De mestontheffing geldt onder strengere voorwaarden voor twee jaar. (foto: Bdk / Creative Commons).

Dijkgraaf Lambert Verheijen van waterschap Aa en Maas wil een objectief meetsysteem om de effecten van het uitrijden van mest op de waterkwaliteit in de hand te houden. Dat pleidooi houdt hij nu het mestprobleem volop in de schijnwerpers staat, vanwege een artikel in NRC Handelsblad over grootschalige fraude door mestbedrijven in Oost-Brabant en Noord-Limburg.

Voor Verheijen stond al langer vast dat mestfraude een aandeel had in de slechte waterkwaliteit. Want ondanks scherpere mestregels en ecologische maatregelen verbeterde die de afgelopen jaren niet of nauwelijks. “We wisten dat er ergens iets niet klopte, dat zagen we aan de cijfers onder de streep. In de toestandsrapportage 2013 bleken de hoeveelheden nitraat en fosfaat in het oppervlaktewater niet af te nemen, terwijl we toch allerlei maatregelen hadden getroffen en de mestregels waren aangescherpt. We vroegen ons al af hoe dat kon”, aldus de dijkgraaf.

Tientallen miljoenen euro’s voor verbetering van de waterkwaliteit
Volgens Verheijen worden door het waterschap elk jaar tientallen miljoenen euro’s geïnvesteerd in de verbetering van de waterkwaliteit. “Onze zuiveringsinstallaties zijn in staat om negentig procent van het fosfaat en nitraat uit het water te halen. Daarnaast investeren we miljoenen euro’s in ecologische verbindingszones en beekherstel. In eerste instantie zien we dan een opleving bij flora en fauna. Maar alle fosfaten en nitraten die van de weilanden en akkers in het water terechtkomen, zorgen ervoor dat dat effect weer snel teniet wordt gedaan.”

Aangeleverde gegevens:
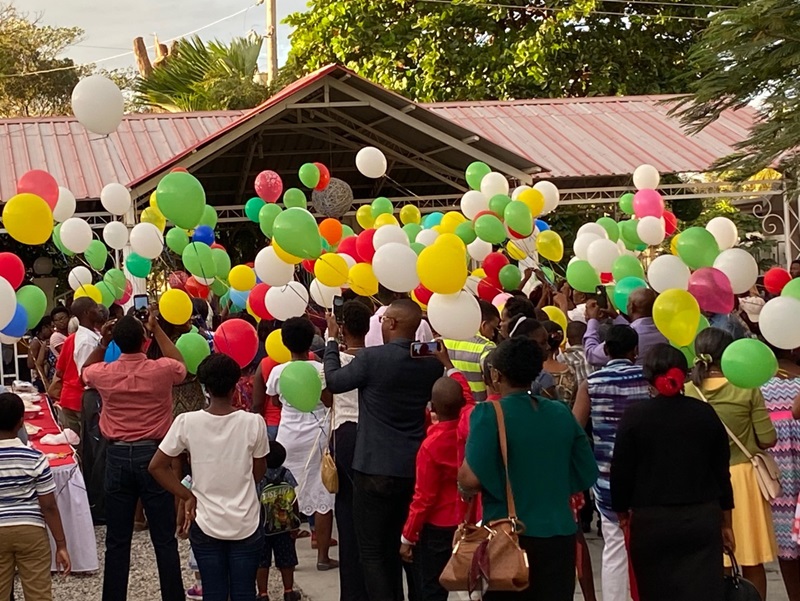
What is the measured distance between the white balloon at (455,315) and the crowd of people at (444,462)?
0.09 metres

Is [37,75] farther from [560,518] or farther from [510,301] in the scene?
[560,518]

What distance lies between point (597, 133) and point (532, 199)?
7752mm

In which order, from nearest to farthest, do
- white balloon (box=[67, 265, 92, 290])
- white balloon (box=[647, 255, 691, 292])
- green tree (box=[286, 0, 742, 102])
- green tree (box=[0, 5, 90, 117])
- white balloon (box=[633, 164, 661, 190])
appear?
white balloon (box=[647, 255, 691, 292]) < white balloon (box=[67, 265, 92, 290]) < white balloon (box=[633, 164, 661, 190]) < green tree (box=[286, 0, 742, 102]) < green tree (box=[0, 5, 90, 117])

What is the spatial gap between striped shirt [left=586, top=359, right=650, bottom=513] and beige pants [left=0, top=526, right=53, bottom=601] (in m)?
2.60

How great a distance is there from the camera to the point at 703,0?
2217 cm

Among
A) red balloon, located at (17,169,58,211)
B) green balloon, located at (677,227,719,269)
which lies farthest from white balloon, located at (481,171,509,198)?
red balloon, located at (17,169,58,211)

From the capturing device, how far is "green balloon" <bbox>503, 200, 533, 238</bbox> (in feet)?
26.9

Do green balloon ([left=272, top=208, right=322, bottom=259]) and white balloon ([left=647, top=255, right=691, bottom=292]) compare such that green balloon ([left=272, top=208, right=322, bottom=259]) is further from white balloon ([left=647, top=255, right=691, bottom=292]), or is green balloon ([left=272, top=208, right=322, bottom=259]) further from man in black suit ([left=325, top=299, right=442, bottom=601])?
white balloon ([left=647, top=255, right=691, bottom=292])

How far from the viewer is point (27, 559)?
16.5ft

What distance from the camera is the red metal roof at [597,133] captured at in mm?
14992

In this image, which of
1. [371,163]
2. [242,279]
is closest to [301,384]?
[242,279]

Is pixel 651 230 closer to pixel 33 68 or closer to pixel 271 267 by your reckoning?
pixel 271 267

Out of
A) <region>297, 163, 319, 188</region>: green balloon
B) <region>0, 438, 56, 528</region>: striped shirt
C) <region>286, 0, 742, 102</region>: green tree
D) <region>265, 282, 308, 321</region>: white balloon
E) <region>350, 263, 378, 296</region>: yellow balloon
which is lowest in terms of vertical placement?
<region>0, 438, 56, 528</region>: striped shirt

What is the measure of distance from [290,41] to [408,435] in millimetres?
19173
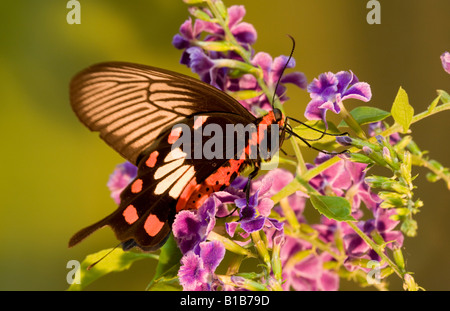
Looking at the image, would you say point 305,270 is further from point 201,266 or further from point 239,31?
point 239,31

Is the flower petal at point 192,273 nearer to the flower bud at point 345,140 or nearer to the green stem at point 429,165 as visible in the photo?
the flower bud at point 345,140

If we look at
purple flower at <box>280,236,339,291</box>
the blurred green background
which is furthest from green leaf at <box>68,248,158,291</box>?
the blurred green background

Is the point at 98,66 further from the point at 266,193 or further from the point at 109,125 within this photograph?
the point at 266,193

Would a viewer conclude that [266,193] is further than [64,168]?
No

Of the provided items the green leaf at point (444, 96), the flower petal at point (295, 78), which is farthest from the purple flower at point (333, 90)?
the flower petal at point (295, 78)

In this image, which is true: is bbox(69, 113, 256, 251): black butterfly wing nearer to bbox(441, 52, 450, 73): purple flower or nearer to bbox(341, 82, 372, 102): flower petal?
bbox(341, 82, 372, 102): flower petal

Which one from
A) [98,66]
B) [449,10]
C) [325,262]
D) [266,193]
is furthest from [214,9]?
[449,10]

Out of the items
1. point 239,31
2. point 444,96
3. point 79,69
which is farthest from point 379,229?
point 79,69
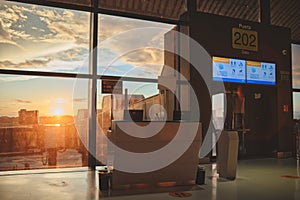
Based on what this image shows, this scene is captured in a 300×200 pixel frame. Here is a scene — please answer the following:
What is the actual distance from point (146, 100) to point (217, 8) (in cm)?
324

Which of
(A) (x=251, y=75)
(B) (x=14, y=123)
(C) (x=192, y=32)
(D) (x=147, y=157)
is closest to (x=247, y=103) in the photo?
(A) (x=251, y=75)

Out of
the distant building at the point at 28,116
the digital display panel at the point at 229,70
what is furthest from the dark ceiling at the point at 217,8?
the distant building at the point at 28,116

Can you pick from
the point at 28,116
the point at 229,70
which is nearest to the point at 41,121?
the point at 28,116

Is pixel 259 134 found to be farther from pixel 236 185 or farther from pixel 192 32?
pixel 236 185

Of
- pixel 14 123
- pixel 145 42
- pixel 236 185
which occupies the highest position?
pixel 145 42

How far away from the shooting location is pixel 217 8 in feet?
24.9

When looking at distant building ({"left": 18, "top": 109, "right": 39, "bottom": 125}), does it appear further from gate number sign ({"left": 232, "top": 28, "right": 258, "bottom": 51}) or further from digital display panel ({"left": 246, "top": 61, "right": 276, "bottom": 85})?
digital display panel ({"left": 246, "top": 61, "right": 276, "bottom": 85})

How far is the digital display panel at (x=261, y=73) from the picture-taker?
7.10 meters

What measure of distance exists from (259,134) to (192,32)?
9.97 ft

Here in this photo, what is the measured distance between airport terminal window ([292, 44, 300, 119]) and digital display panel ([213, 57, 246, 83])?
2.14 meters

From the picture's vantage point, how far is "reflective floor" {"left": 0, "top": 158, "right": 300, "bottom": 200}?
360cm

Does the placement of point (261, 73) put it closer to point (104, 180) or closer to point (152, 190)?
point (152, 190)

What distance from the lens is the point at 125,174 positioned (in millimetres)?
4008

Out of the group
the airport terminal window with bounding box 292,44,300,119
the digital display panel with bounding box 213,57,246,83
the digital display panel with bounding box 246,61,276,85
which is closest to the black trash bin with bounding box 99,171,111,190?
the digital display panel with bounding box 213,57,246,83
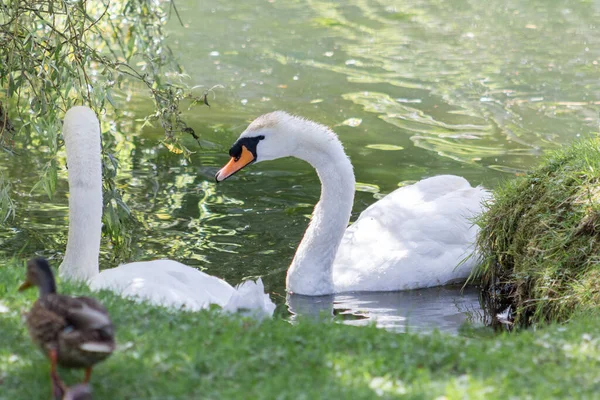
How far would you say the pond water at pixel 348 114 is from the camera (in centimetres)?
879

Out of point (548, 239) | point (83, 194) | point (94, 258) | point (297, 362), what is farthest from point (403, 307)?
point (297, 362)

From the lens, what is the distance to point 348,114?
14.2 meters

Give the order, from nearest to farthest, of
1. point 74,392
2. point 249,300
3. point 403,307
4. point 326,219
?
point 74,392
point 249,300
point 403,307
point 326,219

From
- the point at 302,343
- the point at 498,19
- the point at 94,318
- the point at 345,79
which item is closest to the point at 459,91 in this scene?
the point at 345,79

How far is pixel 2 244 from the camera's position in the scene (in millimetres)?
8578

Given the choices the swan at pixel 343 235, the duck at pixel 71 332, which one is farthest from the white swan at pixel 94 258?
the duck at pixel 71 332

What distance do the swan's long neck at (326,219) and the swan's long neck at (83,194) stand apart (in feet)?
6.32

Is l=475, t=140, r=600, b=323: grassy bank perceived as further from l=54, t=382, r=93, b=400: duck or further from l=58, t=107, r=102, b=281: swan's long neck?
l=54, t=382, r=93, b=400: duck

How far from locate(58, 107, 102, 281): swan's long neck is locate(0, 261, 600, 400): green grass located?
135 cm

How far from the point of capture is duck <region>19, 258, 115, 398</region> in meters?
4.03

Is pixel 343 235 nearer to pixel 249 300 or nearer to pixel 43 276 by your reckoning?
pixel 249 300

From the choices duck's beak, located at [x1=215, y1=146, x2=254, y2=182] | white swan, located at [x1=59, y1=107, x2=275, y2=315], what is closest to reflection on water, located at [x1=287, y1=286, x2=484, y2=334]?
white swan, located at [x1=59, y1=107, x2=275, y2=315]

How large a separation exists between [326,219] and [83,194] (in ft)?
7.56

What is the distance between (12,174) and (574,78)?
991cm
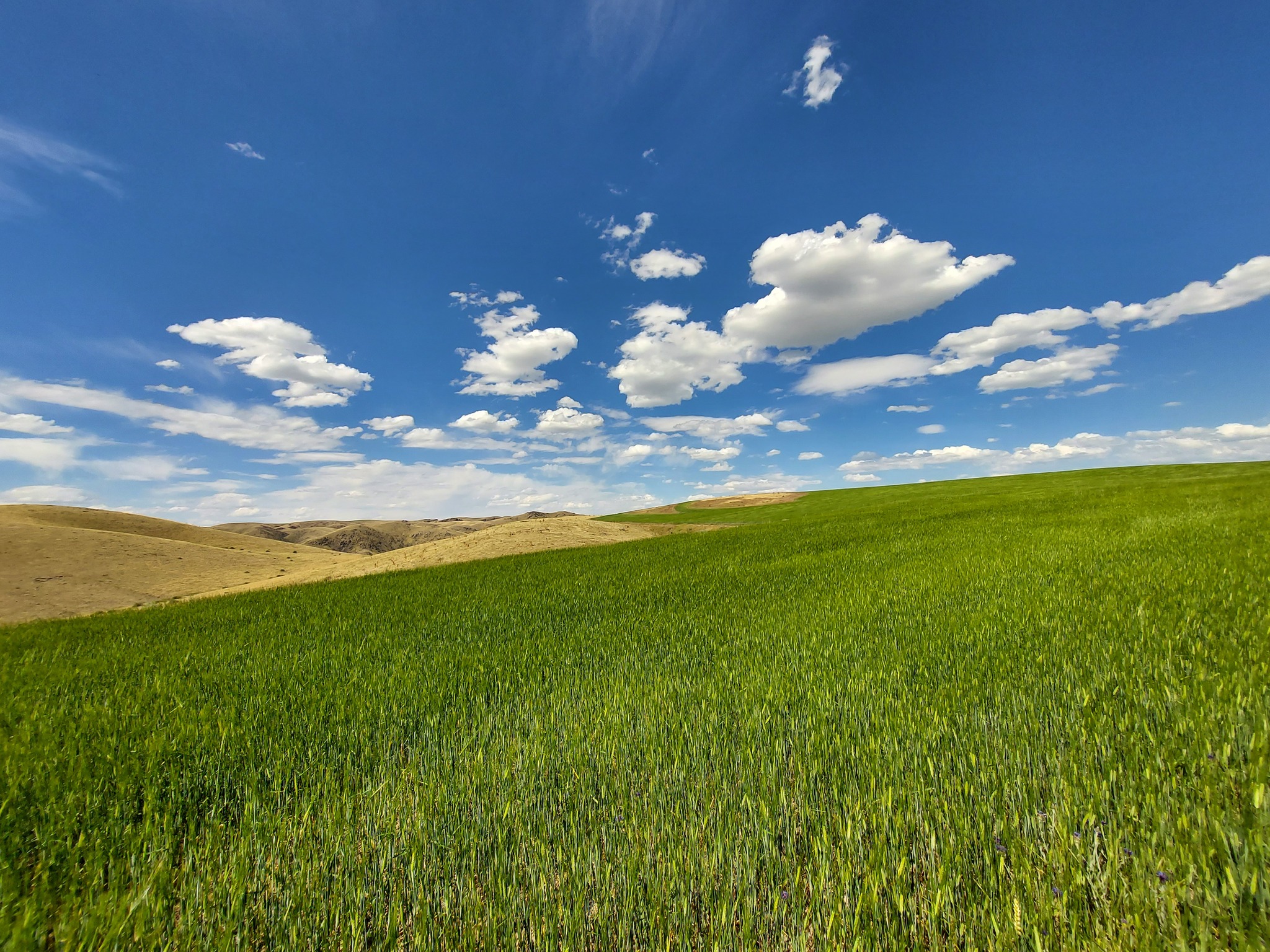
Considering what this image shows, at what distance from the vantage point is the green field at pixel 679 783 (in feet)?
6.50

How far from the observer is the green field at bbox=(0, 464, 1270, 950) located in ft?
6.50

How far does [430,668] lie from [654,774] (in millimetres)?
3741

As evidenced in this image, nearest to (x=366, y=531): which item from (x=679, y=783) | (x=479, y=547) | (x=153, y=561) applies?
(x=153, y=561)

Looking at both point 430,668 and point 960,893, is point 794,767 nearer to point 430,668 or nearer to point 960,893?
point 960,893

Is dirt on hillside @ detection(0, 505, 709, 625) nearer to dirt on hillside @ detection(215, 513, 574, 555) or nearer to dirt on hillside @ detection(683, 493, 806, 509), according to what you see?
dirt on hillside @ detection(683, 493, 806, 509)

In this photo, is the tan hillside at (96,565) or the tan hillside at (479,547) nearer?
the tan hillside at (96,565)

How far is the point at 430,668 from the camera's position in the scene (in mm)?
5688

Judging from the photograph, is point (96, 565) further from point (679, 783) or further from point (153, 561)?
point (679, 783)

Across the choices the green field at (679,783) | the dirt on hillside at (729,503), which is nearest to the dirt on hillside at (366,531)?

Opdracht 1:
Noem alle eigennamen die in de lopende tekst van de brontekst over mestfraude voorkomen, het fotobijschrift niet meegerekend.
Opdracht 2:
Hoeveel procent van het fosfaat en nitraat kunnen de zuiveringsinstallaties van het waterschap volgens de brontekst uit het water halen?
Opdracht 3:
Schrijf letterlijk over uit de brontekst het stuk dat begint met de woorden "Dijkgraaf Lambert Verheijen" en eindigt met "Oost-Brabant en Noord-Limburg.".

Volledig antwoord 1:
Lambert Verheijen, Aa en Maas, NRC Handelsblad, Oost-Brabant, Noord-Limburg

Volledig antwoord 2:
Negentig procent.

Volledig antwoord 3:
Dijkgraaf Lambert Verheijen van waterschap Aa en Maas wil een objectief meetsysteem om de effecten van het uitrijden van mest op de waterkwaliteit in de hand te houden. Dat pleidooi houdt hij nu het mestprobleem volop in de schijnwerpers staat, vanwege een artikel in NRC Handelsblad over grootschalige fraude door mestbedrijven in Oost-Brabant en Noord-Limburg.